Over the next few weeks, Our Town Reno will be looking into Melinda’s story, a recipient of a government program to help homeless suffering from mental health and addiction challenges get housing, but whose life in Reno in recent months has been anything but smooth sailing.
Melinda has been making her grievances and hardships known publicly at meetings, on social media and has established her own Facebook page “Secured Housing with Unsecured Minds”. She messaged Our Town Reno and invited us to her government-supplied residence when she was living there. She titled a photos series she made as “My lost dream”. It seems her cries for help are gaining little traction, at least for now.
Are Government Programs to Help the Homeless Effective?
The program Melinda has been in is part of the Substance Abuse and Mental Health Services Administration, SAMHSA. That's an agency within the U.S. Department of Health and Human Services. Its mission is, in its own wording, "to reduce the impact of substance abuse and mental illness on America’s communities."
Like many government programs its intentions are well-meaning. But does this program work? Does it have serious shortcomings? Is money well spent? In this case, here in Reno are the homeless with substance abuse and mental health issues really getting helped?
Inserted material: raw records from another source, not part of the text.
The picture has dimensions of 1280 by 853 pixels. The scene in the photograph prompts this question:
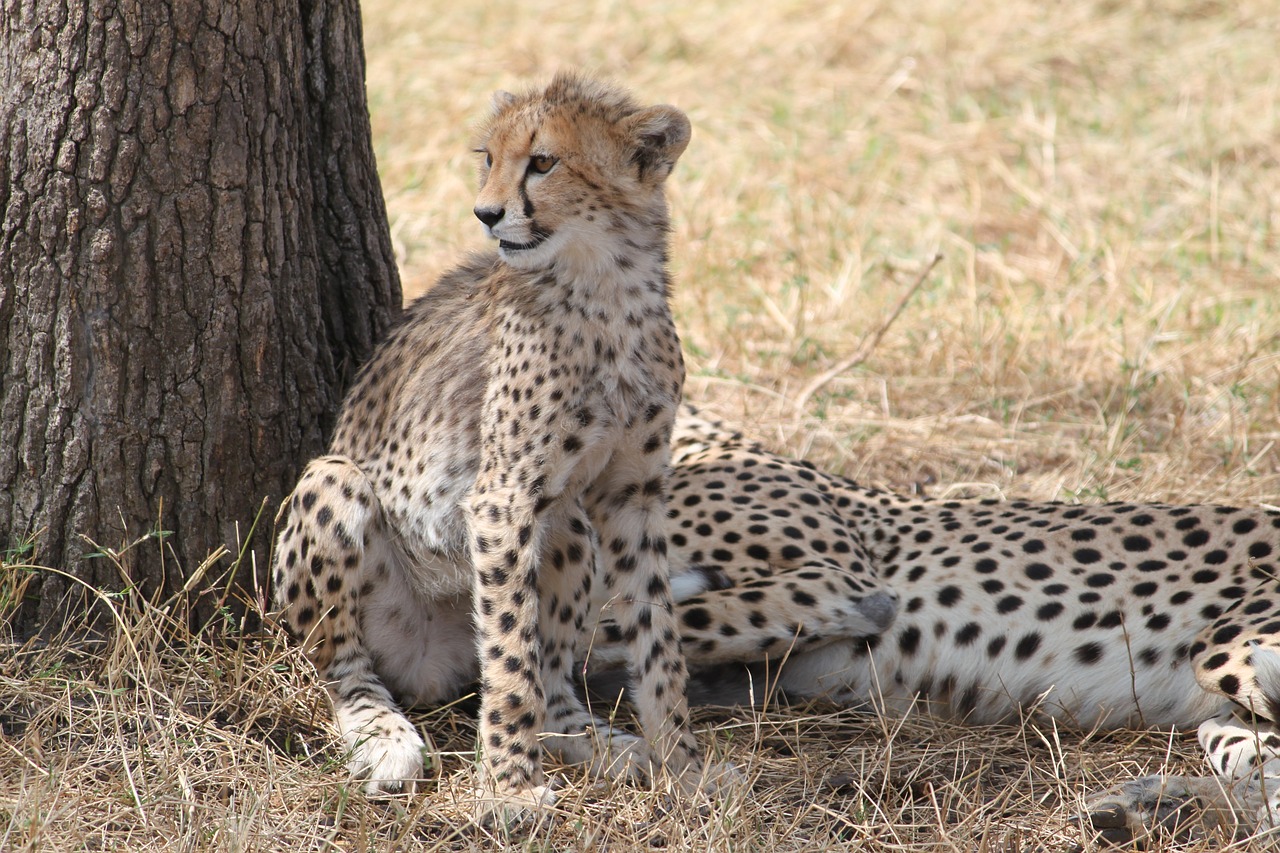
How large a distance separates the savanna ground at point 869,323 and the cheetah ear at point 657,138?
1.24 meters

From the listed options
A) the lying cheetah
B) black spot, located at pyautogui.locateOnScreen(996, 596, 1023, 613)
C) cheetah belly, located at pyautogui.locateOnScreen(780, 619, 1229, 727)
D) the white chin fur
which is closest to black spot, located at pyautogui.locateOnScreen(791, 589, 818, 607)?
the lying cheetah

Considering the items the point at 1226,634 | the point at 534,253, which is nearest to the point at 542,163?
the point at 534,253

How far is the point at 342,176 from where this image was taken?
339 cm

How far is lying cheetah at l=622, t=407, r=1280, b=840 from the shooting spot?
3.33 metres

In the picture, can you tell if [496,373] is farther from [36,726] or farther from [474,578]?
[36,726]

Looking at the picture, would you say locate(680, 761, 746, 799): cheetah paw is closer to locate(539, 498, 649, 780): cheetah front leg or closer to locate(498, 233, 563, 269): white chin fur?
locate(539, 498, 649, 780): cheetah front leg

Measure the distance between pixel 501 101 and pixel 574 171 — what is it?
0.38 meters

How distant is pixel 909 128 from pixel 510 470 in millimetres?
4781

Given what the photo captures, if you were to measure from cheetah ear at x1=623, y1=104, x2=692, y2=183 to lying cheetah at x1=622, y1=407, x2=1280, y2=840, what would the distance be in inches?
46.4

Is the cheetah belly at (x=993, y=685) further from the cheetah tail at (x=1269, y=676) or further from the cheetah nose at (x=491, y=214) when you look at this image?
the cheetah nose at (x=491, y=214)

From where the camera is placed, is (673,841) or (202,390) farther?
(202,390)

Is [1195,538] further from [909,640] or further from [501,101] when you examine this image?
[501,101]

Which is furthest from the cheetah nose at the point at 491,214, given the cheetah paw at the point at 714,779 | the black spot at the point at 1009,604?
the black spot at the point at 1009,604

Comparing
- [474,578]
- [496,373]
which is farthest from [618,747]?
[496,373]
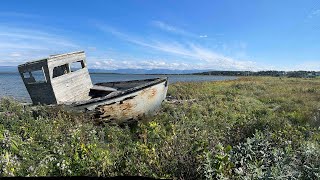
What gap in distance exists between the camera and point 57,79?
530 inches

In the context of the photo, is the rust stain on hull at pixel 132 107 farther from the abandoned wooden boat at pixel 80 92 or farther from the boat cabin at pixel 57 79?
the boat cabin at pixel 57 79

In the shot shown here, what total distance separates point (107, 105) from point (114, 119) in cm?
63

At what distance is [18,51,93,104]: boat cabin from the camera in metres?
13.0

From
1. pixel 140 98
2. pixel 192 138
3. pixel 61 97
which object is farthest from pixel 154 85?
pixel 192 138

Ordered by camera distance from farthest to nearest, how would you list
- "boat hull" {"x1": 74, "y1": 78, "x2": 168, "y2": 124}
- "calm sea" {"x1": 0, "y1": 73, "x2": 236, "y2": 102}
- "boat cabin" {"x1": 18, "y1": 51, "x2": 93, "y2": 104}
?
"calm sea" {"x1": 0, "y1": 73, "x2": 236, "y2": 102} < "boat cabin" {"x1": 18, "y1": 51, "x2": 93, "y2": 104} < "boat hull" {"x1": 74, "y1": 78, "x2": 168, "y2": 124}

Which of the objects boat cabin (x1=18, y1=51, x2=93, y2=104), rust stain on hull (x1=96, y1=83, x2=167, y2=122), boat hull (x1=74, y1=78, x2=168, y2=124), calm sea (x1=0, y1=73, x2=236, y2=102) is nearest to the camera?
boat hull (x1=74, y1=78, x2=168, y2=124)

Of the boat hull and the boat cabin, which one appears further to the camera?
the boat cabin

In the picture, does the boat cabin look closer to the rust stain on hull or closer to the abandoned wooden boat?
the abandoned wooden boat

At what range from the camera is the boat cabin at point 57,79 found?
1295 centimetres

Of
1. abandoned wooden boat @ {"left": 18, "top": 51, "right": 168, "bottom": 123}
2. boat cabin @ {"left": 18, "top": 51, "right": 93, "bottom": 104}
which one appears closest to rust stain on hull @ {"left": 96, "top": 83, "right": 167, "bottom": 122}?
abandoned wooden boat @ {"left": 18, "top": 51, "right": 168, "bottom": 123}

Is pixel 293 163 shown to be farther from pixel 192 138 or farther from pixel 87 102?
pixel 87 102

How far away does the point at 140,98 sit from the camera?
1310cm

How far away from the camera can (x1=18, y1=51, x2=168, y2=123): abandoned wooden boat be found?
38.4 feet

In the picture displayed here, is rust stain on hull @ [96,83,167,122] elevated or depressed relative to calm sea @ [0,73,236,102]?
elevated
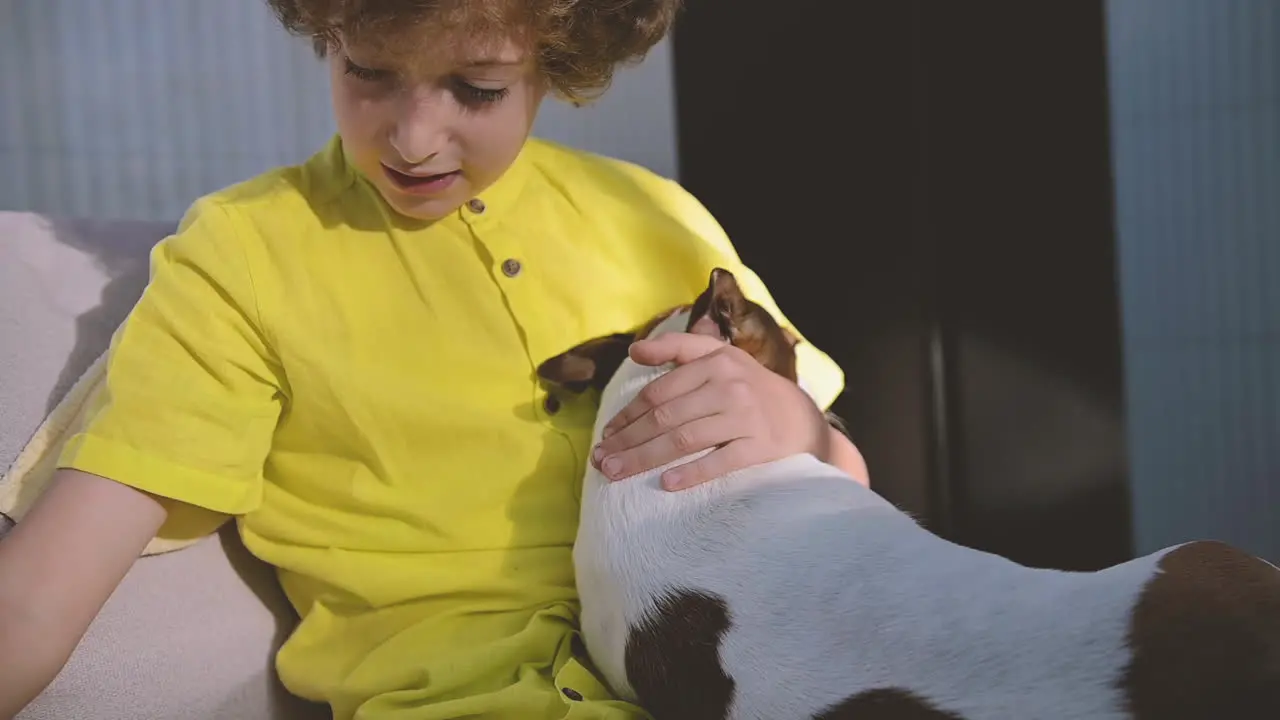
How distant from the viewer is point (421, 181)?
96cm

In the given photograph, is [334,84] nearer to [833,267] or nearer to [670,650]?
[670,650]

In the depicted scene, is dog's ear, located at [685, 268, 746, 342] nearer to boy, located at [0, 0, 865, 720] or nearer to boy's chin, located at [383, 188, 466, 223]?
boy, located at [0, 0, 865, 720]

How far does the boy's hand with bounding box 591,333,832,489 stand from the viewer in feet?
2.97

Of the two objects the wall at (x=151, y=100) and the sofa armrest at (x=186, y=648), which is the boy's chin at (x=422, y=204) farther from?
the wall at (x=151, y=100)

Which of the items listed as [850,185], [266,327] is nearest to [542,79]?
[266,327]

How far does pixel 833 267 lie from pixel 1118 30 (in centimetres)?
82

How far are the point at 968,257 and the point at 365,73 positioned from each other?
97 centimetres

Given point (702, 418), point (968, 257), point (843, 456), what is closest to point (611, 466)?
point (702, 418)

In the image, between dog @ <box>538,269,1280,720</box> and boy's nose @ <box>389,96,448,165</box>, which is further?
boy's nose @ <box>389,96,448,165</box>

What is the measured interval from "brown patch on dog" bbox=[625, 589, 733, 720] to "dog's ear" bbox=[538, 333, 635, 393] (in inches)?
9.8

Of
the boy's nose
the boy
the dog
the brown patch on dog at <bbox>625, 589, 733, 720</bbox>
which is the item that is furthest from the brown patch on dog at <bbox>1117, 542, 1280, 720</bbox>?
the boy's nose

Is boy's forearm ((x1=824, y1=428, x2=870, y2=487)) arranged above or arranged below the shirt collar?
below

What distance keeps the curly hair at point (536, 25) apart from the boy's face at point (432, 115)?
0.05 feet

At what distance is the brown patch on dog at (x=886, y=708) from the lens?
637 millimetres
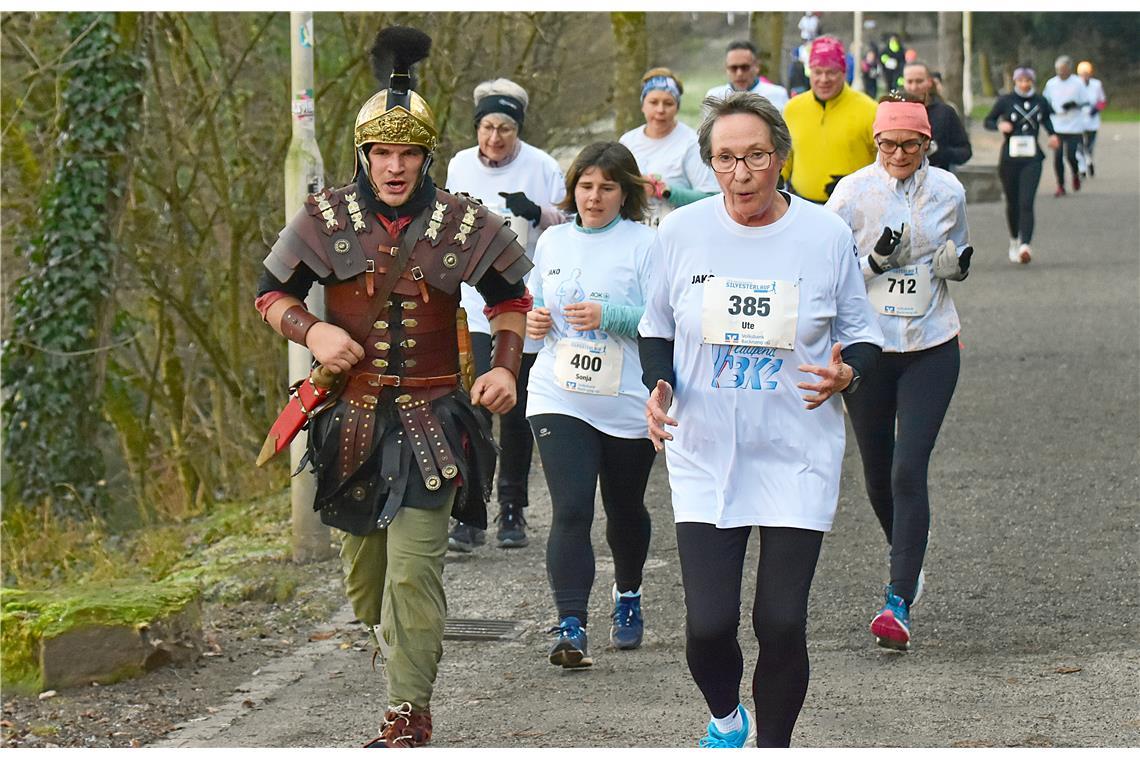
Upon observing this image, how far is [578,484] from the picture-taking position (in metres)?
6.94

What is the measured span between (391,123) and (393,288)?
52 centimetres

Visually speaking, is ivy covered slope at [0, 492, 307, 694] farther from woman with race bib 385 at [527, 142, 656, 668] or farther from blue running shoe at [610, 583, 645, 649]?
blue running shoe at [610, 583, 645, 649]

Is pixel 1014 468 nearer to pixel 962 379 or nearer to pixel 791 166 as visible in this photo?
pixel 791 166

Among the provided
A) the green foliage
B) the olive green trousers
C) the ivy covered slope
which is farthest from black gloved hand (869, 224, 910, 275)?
the green foliage

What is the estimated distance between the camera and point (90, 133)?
16.5 meters

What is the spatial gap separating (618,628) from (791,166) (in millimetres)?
4275

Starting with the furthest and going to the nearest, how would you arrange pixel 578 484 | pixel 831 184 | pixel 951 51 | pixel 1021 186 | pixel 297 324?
1. pixel 951 51
2. pixel 1021 186
3. pixel 831 184
4. pixel 578 484
5. pixel 297 324

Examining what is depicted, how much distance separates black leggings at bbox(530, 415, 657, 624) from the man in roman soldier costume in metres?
1.14

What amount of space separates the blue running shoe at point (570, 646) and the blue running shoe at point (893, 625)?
1135mm

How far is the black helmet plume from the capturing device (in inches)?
227

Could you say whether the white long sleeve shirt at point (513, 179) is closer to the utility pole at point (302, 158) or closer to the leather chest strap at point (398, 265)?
the utility pole at point (302, 158)

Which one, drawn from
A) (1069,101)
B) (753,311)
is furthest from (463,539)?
(1069,101)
Melinda was a recipient of a specific program called the Cooperative Agreements to Benefit Homeless Individuals or CABHI. As is inherent nature, government programs are full of acronyms, but also paperwork, detailed requirements, swamped employees, and bureaucratic logjams, which open the door even wider to slow and ineffective services, missed opportunities for help, and also abuse and corruption.
An Investigation
Our Town Reno will be looking into Melinda’s story, as the year and developments unfold, through her own words, and also by looking closer into the system she hoped would help her, but has left her frustrated. She’s also been through a lot, dealing with loss, fending for herself, and fighting for survival day by day, minute by minute out on the streets of Reno.